AUSZUG:
****************************************

Quelle: Gerichtshof der Europäischen Gemeinschaften in L-2925 Luxemburg

URTEIL DES GERICHTSHOFS (Dritte Kammer)

16. Oktober 2008

"Freizügigkeit der Arbeitnehmer - Artikel 39 EG - Steuerrecht - Einkommensteuer - Ermittlung der Besteuerungsgrundlage - Angehöriger eines Mitgliedstaats, der in diesem sein gesamtes oder nahezu sein gesamtes steuerpflichtiges Einkommen erzielt - Wohnsitz in einem anderen Mitgliedstaat"

Parteien:

In der Rechtssache C-527/06

betreffend ein Vorabentscheidungsersuchen nach Art. 234 EG, eingereicht vom Hoge Raad der Nederlanden (Niederlande) mit Entscheidung vom 22. Dezember 2006, beim Gerichtshof eingegangen am 27. Dezember 2006, in dem Verfahren

R. H. H. Renneberg

gegen

Staatssecretaris van Financiën

erlässt

DER GERICHTSHOF (Dritte Kammer)

****************************************

DATENSÄTZE:

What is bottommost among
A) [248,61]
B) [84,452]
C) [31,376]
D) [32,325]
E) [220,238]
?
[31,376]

****************************************

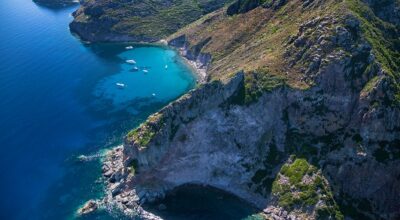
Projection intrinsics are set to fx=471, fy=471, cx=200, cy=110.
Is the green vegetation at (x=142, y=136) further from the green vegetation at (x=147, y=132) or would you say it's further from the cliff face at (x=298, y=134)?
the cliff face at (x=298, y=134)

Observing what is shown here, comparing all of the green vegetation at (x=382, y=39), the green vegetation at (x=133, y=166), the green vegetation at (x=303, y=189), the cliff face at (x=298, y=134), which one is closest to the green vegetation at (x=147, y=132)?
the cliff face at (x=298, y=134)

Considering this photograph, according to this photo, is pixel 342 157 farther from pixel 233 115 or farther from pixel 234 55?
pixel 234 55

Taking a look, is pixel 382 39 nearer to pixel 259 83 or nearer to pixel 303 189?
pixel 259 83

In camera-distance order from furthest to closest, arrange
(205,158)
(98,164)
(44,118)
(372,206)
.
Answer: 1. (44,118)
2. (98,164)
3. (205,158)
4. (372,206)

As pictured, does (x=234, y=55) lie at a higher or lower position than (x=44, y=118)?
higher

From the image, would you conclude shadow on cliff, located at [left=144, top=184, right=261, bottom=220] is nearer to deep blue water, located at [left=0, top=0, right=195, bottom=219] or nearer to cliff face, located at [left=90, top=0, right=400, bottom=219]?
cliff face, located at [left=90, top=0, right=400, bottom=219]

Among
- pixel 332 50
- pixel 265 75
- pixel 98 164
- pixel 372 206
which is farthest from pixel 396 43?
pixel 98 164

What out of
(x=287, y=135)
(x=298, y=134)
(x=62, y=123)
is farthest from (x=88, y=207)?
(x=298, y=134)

****************************************

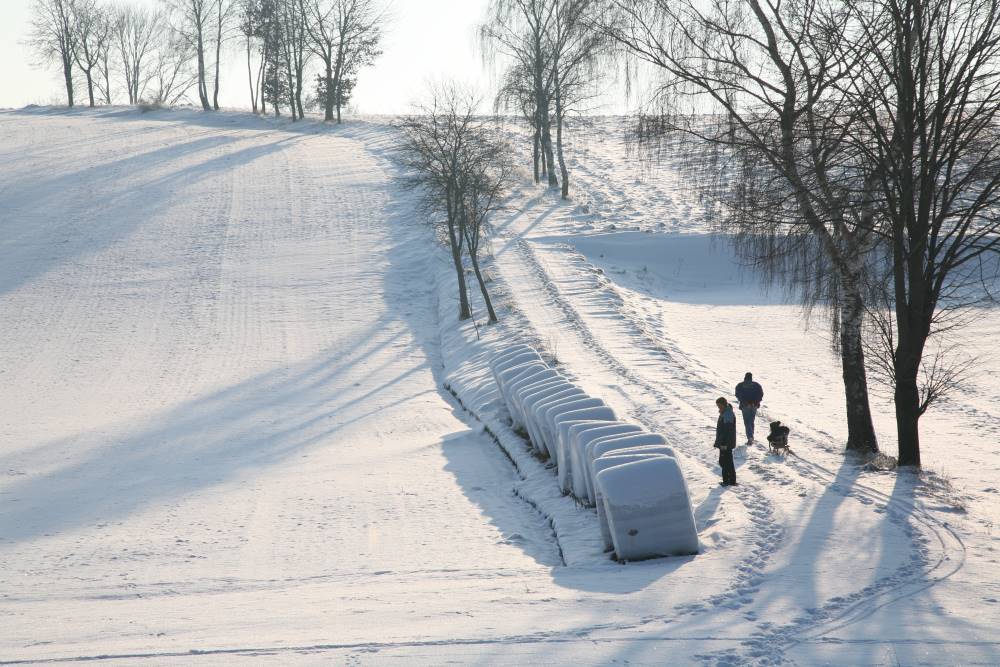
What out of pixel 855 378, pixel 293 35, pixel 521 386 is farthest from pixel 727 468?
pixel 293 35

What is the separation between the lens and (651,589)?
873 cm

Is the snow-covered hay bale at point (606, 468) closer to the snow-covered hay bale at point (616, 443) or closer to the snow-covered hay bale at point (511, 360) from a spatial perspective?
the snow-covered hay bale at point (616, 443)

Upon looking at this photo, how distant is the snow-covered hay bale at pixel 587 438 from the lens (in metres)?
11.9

****************************************

AUFGABENSTELLUNG:
Welches Gericht hat laut Auszug das Vorabentscheidungsersuchen in der Rechtssache C-527/06 eingereicht?

ANTWORT ZUR AUFGABE:
Der Hoge Raad der Nederlanden (Niederlande).